L’idea di appaltare ad altri il compito di penetrare nell’elettorato moderato che oggi vota per il centrodestra è pigra e burocratica, è la rinuncia a diventare un grande partito nazionale di governo. E qui c’è un’altra questione, quella delle alleanze.
Il Pd dovrà fare i conti con la crisi strutturale del Movimento 5 stelle che lo porterà a essere un piccolo cespuglio non in grado di prendere voti né dall’astensionismo né tantomeno dalla destra; oppure a tirarsi fuori dal cosiddetto campo largo, e allora arrivederci e grazie. In entrambi i casi il Pd potrà contare sempre meno – e per fortuna – sul partitino di Giuseppe Conte. Per fortuna, nel senso che il voto di domenica ha dato un colpo all’antipolitica: da Giuseppe Conte a Matteo Salvini a Stefano Bandecchi.

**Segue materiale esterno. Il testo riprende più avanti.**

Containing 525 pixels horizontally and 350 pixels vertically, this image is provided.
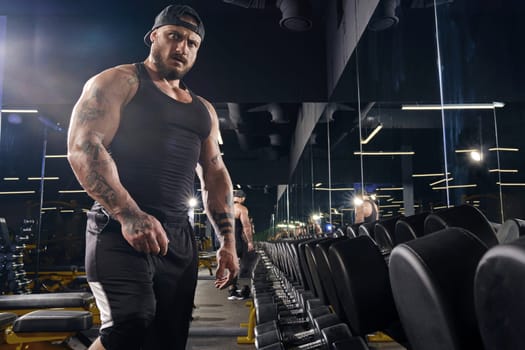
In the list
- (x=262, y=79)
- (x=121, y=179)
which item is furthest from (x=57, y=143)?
(x=121, y=179)

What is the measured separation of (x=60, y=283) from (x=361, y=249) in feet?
17.6

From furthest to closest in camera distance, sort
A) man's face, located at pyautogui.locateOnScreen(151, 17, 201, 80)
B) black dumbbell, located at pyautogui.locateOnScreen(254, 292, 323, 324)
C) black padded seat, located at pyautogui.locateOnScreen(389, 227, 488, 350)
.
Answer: black dumbbell, located at pyautogui.locateOnScreen(254, 292, 323, 324), man's face, located at pyautogui.locateOnScreen(151, 17, 201, 80), black padded seat, located at pyautogui.locateOnScreen(389, 227, 488, 350)

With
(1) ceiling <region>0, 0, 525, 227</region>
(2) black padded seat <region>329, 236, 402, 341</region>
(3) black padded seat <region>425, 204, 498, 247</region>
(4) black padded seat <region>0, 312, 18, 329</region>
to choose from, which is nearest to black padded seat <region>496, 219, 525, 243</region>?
(3) black padded seat <region>425, 204, 498, 247</region>

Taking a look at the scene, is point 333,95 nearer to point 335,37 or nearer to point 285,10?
point 335,37

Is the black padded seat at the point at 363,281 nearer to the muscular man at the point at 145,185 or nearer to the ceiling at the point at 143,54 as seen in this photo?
the muscular man at the point at 145,185

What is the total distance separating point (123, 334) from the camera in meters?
1.31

E poi c’è il problema dei moderati. Adesso il Pd ha la forza e l’autorevolezza per accogliere organicamente nel centrosinistra Matteo Renzi e per stimolare Carlo Calenda, Luigi Marattin e chi più ne ha più ne metta a entrarvi, con la loro autonomia s’intende. Si tratta perciò di abolire l’incredibile fatwa contiana che è costata la Liguria e di reprimere altri atteggiamenti settari e altezzosi. In Campania, e non solo in Campania, quei voti servono.
Il tempo c’è per lanciare idee nuove che non siano solo la solita polemica con il governo sui soldi non stanziati per la sanità o altro. Dopo l’euforia di un giorno c’è una «strada lunga» da percorrere, e bisognerà farlo con la politica e senza arroganza.